问题与任务:
1. 请用两句话概括这篇摘要的内容。
2. 请原样复述这篇摘要中的一段：从含有“摘    要:考虑城市轨道交”的词句开始，到“通情况下的路径选择进行预测。”为止。

摘    要:考虑城市轨道交通路网不同OD间客流构成的异质性,基于数据驱动方法,研究不同OD特性与路径属性组合条件下的乘客路径选择机器学习建模问题,提出将模糊聚类与集成学习相结合的建模方法。运用FCM聚类方法将路网站点划分为若干类别,以模糊聚类结果作为子学习器的划分依据,构建了基于支持向量回归机(SVR)的路径选择子学习器,实现了基于OD类别隶属度对多个子学习器进行组合的路径选择集成预测。该方法既能体现客流特性的差异对路径选择的影响,也解决了难以直接获取乘客属性对建模与预测带来的难题,有效提高了模型准确性。以北京城市轨道交通为案例,对新线开通情况下的路径选择进行预测。

关 键 词:城市轨道交通  集成学习  路径选择建模  轨道站点聚类  支持向量回归机

Ensemble Learning Based Modeling of Passenger Route Choice on Urban Rail Transit Network
WANG Luyao,JIANG Xi. Ensemble Learning Based Modeling of Passenger Route Choice on Urban Rail Transit Network[J]. Journal of the China railway Society, 2020, 0(6): 18-24
Authors:WANG Luyao  JIANG Xi
Affiliation:(State Key Lab of Rail Traffic Control and Safety,Beijing Jiaotong University,Beijing 100044,China)

练习数据:
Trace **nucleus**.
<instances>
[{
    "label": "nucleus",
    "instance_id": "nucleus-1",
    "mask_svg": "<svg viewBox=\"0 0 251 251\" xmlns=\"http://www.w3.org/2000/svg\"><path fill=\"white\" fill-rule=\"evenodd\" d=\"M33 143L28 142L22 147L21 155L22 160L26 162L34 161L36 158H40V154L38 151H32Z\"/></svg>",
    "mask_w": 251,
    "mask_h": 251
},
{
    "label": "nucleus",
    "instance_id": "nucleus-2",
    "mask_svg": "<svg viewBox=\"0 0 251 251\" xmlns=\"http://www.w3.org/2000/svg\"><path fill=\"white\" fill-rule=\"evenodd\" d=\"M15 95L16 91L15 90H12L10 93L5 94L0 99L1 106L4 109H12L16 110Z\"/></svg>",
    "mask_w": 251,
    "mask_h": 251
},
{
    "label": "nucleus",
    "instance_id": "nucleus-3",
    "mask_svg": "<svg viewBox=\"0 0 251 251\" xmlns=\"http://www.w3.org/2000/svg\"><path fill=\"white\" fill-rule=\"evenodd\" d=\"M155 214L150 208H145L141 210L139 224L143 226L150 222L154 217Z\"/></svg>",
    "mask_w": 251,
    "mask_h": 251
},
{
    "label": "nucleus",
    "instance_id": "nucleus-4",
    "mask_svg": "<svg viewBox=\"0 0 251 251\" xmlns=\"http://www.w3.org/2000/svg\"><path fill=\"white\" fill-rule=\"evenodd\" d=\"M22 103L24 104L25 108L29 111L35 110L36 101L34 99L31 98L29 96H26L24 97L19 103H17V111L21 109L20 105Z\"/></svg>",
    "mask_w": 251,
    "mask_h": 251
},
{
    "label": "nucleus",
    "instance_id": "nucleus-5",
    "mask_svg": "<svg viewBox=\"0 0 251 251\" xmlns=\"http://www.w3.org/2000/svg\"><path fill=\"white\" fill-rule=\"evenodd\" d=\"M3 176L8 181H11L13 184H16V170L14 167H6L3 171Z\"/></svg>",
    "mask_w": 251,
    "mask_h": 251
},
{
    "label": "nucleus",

各题答案:
1. 该研究考虑城市轨道交通路网不同OD间客流构成的异质性，提出将模糊聚类与集成学习相结合的乘客路径选择建模方法：先用FCM聚类将路网站点划分为若干类别，再以聚类结果为依据构建基于支持向量回归机的子学习器，并按OD类别隶属度组合进行集成预测。该方法既能体现客流特性差异对路径选择的影响，又解决了难以直接获取乘客属性带来的难题，提高了模型准确性；研究以北京城市轨道交通为案例，预测了新线开通情况下的路径选择。

2.
摘    要:考虑城市轨道交通路网不同OD间客流构成的异质性,基于数据驱动方法,研究不同OD特性与路径属性组合条件下的乘客路径选择机器学习建模问题,提出将模糊聚类与集成学习相结合的建模方法。运用FCM聚类方法将路网站点划分为若干类别,以模糊聚类结果作为子学习器的划分依据,构建了基于支持向量回归机(SVR)的路径选择子学习器,实现了基于OD类别隶属度对多个子学习器进行组合的路径选择集成预测。该方法既能体现客流特性的差异对路径选择的影响,也解决了难以直接获取乘客属性对建模与预测带来的难题,有效提高了模型准确性。以北京城市轨道交通为案例,对新线开通情况下的路径选择进行预测。